Young Victor Lizarraga Shows Killer Instinct For Padres
Even at 6-foot-3 and 180 pounds, righthander Victor Lizarraga, with a mouth full of braces, looks as unassuming as it gets.
Until he steps on the mound.
“He’s got that makeup factor,” Low-A Lake Elsinore manage Eric Junge said. “He’s got that killer instinct. I think he’s a pitcher, not a thrower.
“He’s got size. He’s got strength. He’s got the baby face, so when you get around him he’s definitely an (18)-year-old kid. But he’s kind of like a 2-year-old puppy with huge paws and they’re rambunctious and they’re aggressive and that’s kind of how he is.
“On the mound, he becomes a different kind of animal and really gets after it.”

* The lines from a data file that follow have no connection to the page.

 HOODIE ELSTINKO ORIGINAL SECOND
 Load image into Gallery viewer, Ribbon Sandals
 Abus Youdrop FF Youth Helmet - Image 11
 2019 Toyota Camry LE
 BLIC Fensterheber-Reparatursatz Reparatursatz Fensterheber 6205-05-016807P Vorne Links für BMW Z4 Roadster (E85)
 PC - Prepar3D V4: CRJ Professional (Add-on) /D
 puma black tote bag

Which is why Junge tapped Lizarraga to start the Storm’s two road playoff games, the latter the decisive victory to capture Lake Elsinore’s first California League title since 2011.
Lizarraga started the Storm’s clincher with six shutout innings before giving up a two-run homer with one out in the seventh inning of a 3-2 win.

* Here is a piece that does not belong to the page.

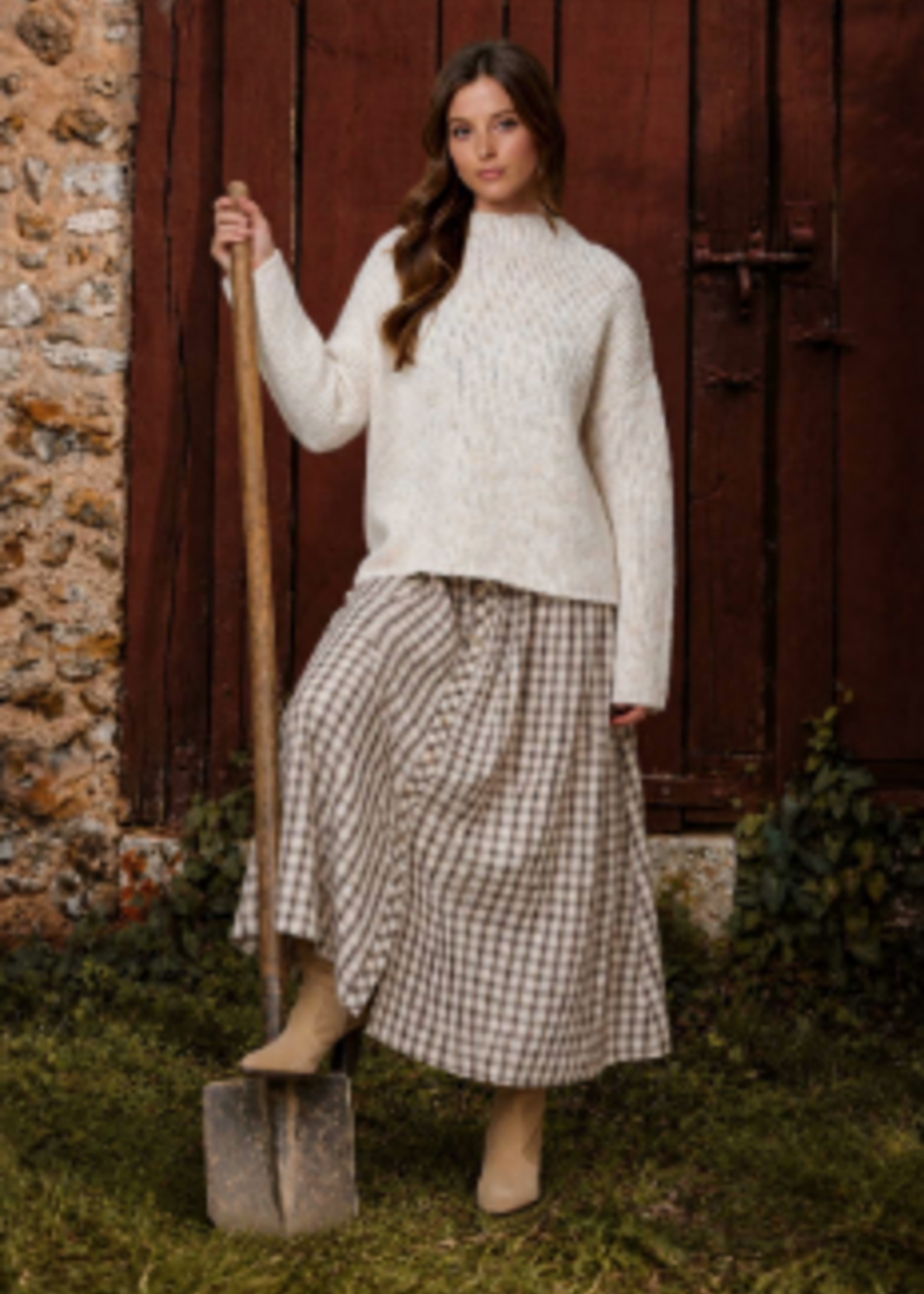 Fall Moment Sweater (4 Colors)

All told, Lizarraga earned the win in both playoff starts, striking out 13 over 12 innings to go with a 3.00 ERA. During the regular season he posted a 3.43 ERA and had 95 strikeouts and a 1.28 WHIP in 94.1 innings in his first full year of professional ball.
Lizarraga pairs a 90-94 mph fastball with a future plus changeup with run and drop and a mid-to-high-70s curve that the organization has asked him to focus on while pocketing his slider.
The Padres signed Lizarraga for $1 million as Mexico’s top amateur pitcher in January 2021 and pushed him immediately to the Arizona Complex League, where he posted a 5.10 ERA in an 11-start stint interrupted by two deaths in his family.
Needless to say, jumping straight to the California League to start 2022 was an aggressive assignment, one that Lizarraga met head on.
“From what we’ve seen this year, he’s the real deal,” Junge said. “He’s made pitches when he’s needed to. He’s a bulldog.”
FATHER FIGURES
— Shortstop Jackson Merrill hit .647./.684/.882 with four doubles, seven RBIs and three steals in Low-A Lake Elsinore’s four playoff games, all victories. The 2021 first-rounder finished an injury-plagued first full year in pro ball with six homers, 11 steals and a .339/.395/.511 batting line in 55 games in his time with the Storm and in rehab games in Arizona.
— Outfielder Samuel Zavala broke his hamate bone in his first playoff game with Low-A Lake Elsinore. The 18-year-old Venezualan had hit .254/.355/.508 with seven homers in 33 games to close the regular season in the California League.